Previous research has revealed sex differences in allergen source sensitization rates, with some studies indicating higher rates among males and others reporting the opposite among females (42, 43). We found that male patients exhibited elevated sensitization rates for overall allergen sources (63.44% compared to 56.09% in females), inhaled allergen sources (53.30% vs. 44.90%), and food allergen sources (39.12% vs. 33.70%) (P < 0.001). This observed sex disparity could be attributed to factors such as increased outdoor activity or occupational exposure among males, or the influence of male hormones on immune system responses, as suggested by previous studies (44). However, there is currently a dearth of direct evidence to corroborate these theories. Future investigations should explore sex-specific sensitization pathways through cohort studies or by examining molecular mechanisms.

The distribution of allergen sources among patients with allergic diseases varies according to age. Epidemiological studies have revealed that infants mostly react positively to food allergen sources, whereas school-aged children are more sensitive to inhaled allergen sources (45–47). Our study indicates that the highest positive rate of sIgE for inhaled allergen sources was observed during adolescence (11–15 years), reaching 73.21%, and then decreased with advancing age. Conversely, the positive rate of food allergen sources decreased steadily with age. Notably, from age 6–50 years, the positive rate for inhaled allergen sources surpassed that of food allergen sources, which is consistent with the aforementioned trend. This trend could be attributed to factors such as increased indoor activity and the immune system's maturation. Infants aged 0–5 years exhibited significantly higher positive rates for milk, eggs, and cashews than other age groups. This may be explained by their underdeveloped intestinal barrier and incomplete immune tolerance. Furthermore, the sensitization rates to cat and dog dander were significantly higher in this age group, reaching 11.98% and 12.38%, respectively. This could be due to their immature immune systems and possibly greater exposure to pets in households in the studied region. Moreover, Zhu et al. found that among children sensitized to cat or dog allergen sources, the sensitization rate was significantly higher in patients with a parental allergy history than in those without a family history of allergic diseases (48). Therefore, parents are advised to minimize close contact between infants and pets.
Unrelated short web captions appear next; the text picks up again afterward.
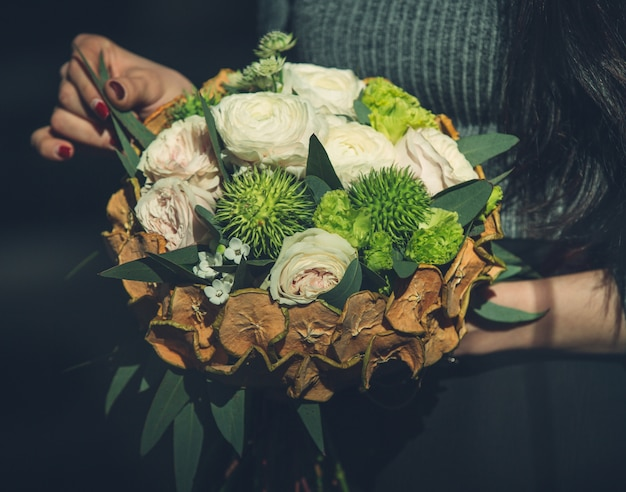 Chica sosteniendo un concepto rústico de navidad bouquet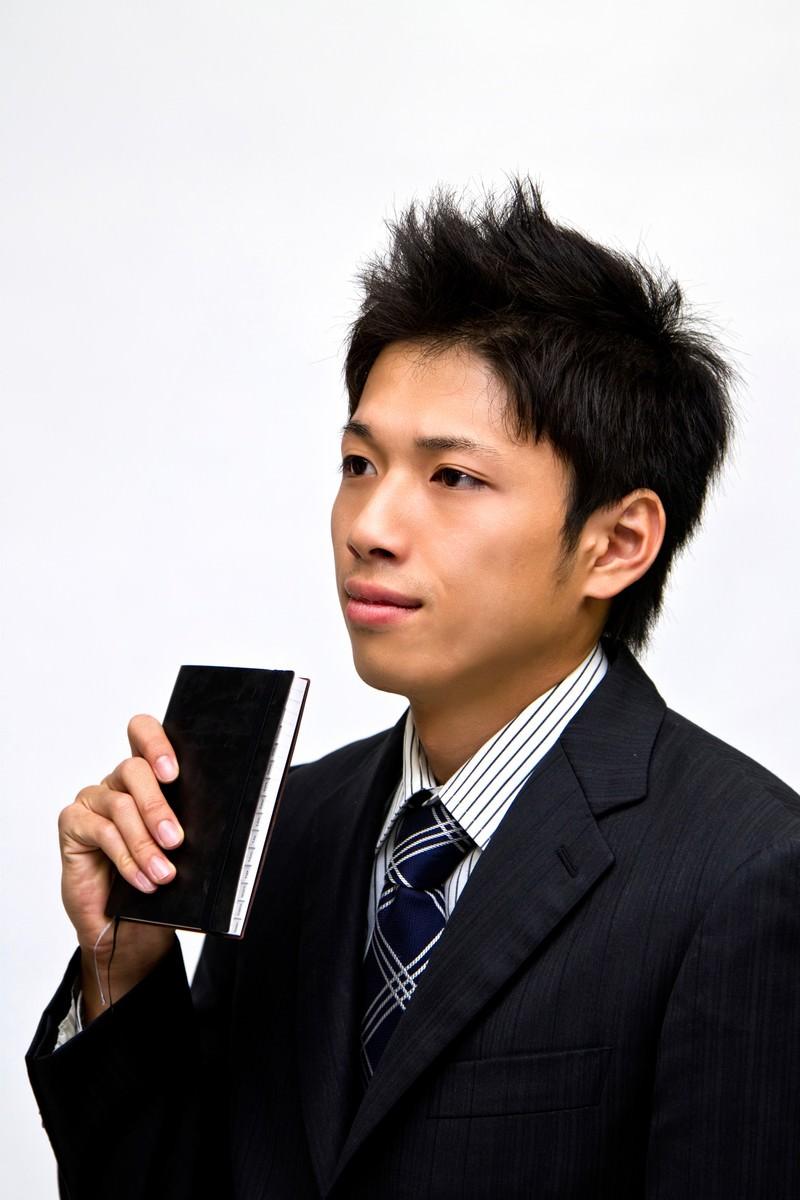 「手帳を見せるサラリーマン」の写真[モデル:恭平]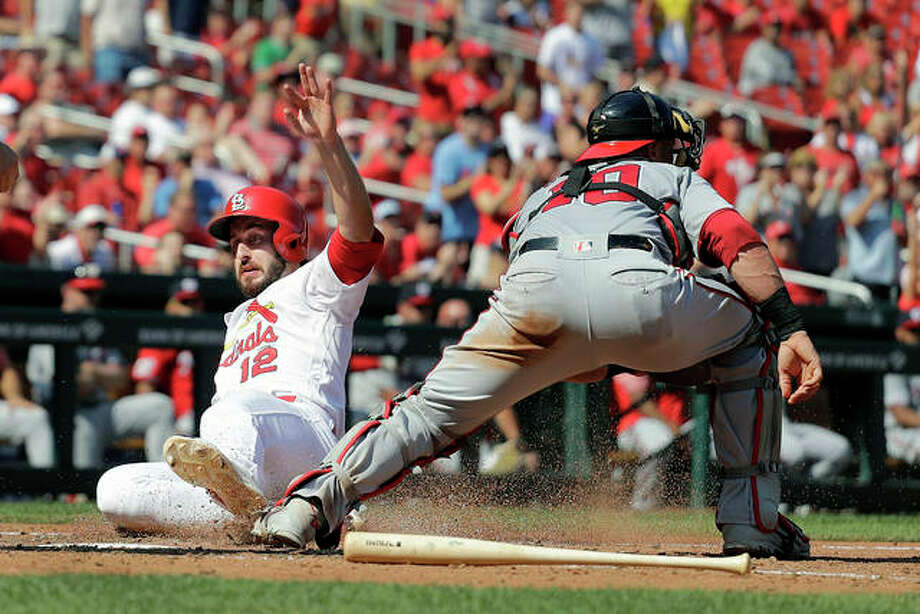The Cardinals' Paul DeJong (12) scores past Washington Nationals catcher Yan Gomes in the seventh inning Wednesday's game in St. Louis. Photo: AP Photo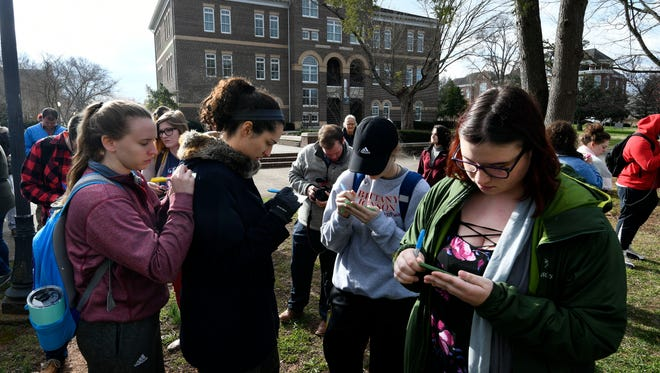 """Maryville College student Allison Potts, left, uses Brianne Sidner's back as they write messages about """"how they will create peace with themselves and their community"""" during  the National School Walkout Wednesday, Mar. 14, 2018 in Maryville, Tenn. At right is Lili Rafalski."""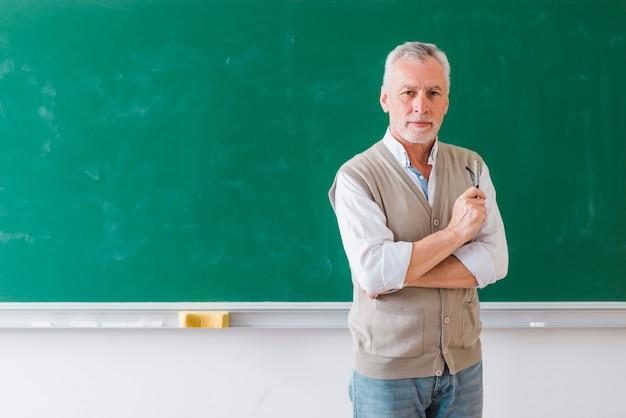 Professore maschio senior che sta contro la lavagna verde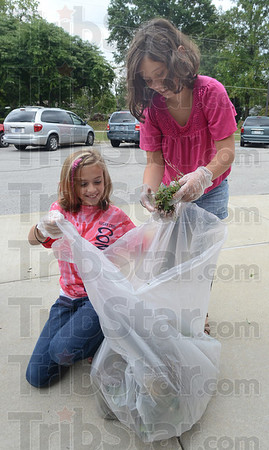 Tribune-Star/Jim Avelis<br /> In the bag: Hannah Davidson and Makayla Price tag team weeds at Sugar Creek Consolidated Elementary School as part of their service project Friday afternoon.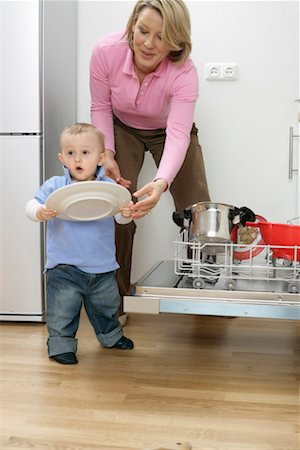 Son and mother emptying a dishwasher Stock Photo - Premium Royalty-Free, Code: 628-00920355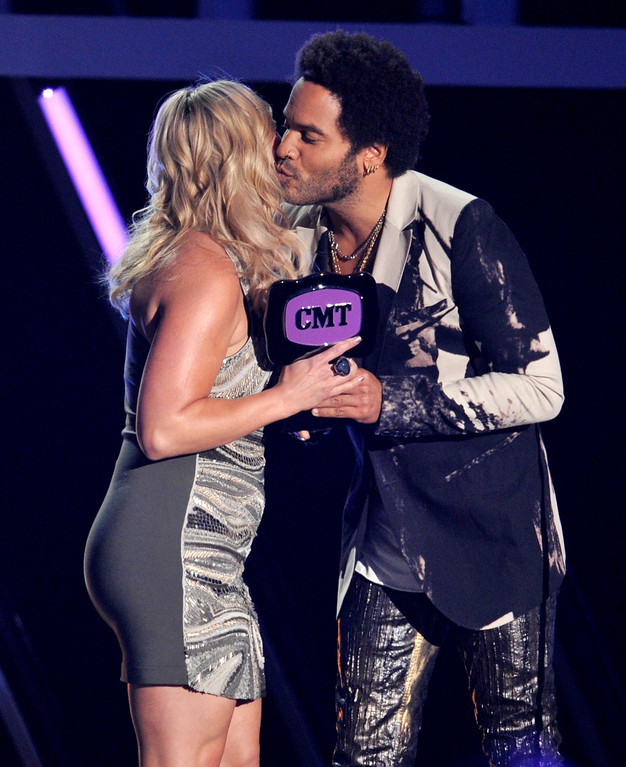 ". Lenny Kravitz, right, presents the award for female video of the year to Miranda Lambert for ""Mama\'s Broken Heart\"" at the 2013 CMT Music Awards at Bridgestone Arena on Wednesday, June 5, 2013, in Nashville, Tenn. (Photo by Donn Jones/Invision/AP)"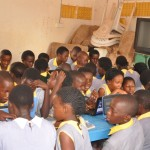 Students of Vincent Alex during a computer lesson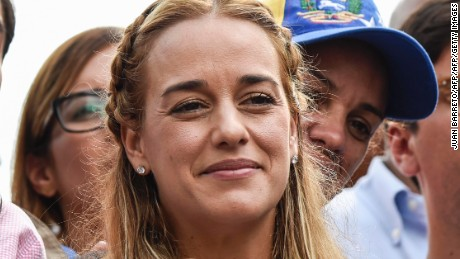 Lilian Tintori (L), wife of Venezuelan political prisoner and opposition leader Leopoldo Lopez, takes part in a demonstration marking 100 days of protests against President Nicolas Maduro in Caracas, on July 9, 2017. Venezuela hit its 100th day of anti-government protests on Sunday, one day after its most prominent political prisoner, Leopoldo Lopez, vowed to continue his fight for freedom after being released from jail and placed under house arrest. At least 91 people have died since non-stop street protests began on April 1. / AFP PHOTO / Juan BARRETO        (Photo credit should read JUAN BARRETO/AFP/Getty Images)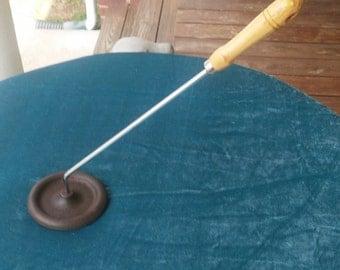 A Vintage Creme Brulee Cast Iron Caramelizer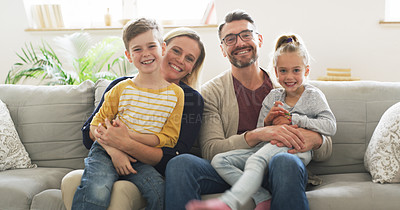 Buy stock photo Portrait of a happy family sitting on the couch together at home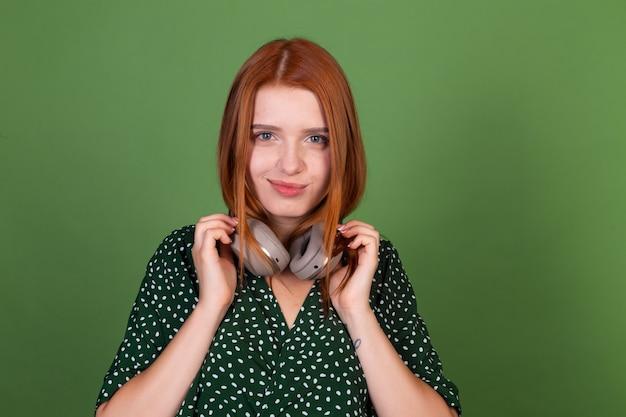 Jonge roodharige vrouw op groene muur met draadloze koptelefoon kijkt naar de camera met een zelfverzekerde glimlach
The distribution of total serum IgE levels showed that the high-concentration IgE group (>200 IU/ml) accounted for the largest proportion (63.41%), peaking at 76.56% in the 11–15 years group. This finding is consistent with active hormonal changes and immune responses during adolescence (49). With increasing age, the proportion of patients in the high-concentration IgE group gradually decreased, possibly due to immunosenescence or changes in chronic inflammatory states (50).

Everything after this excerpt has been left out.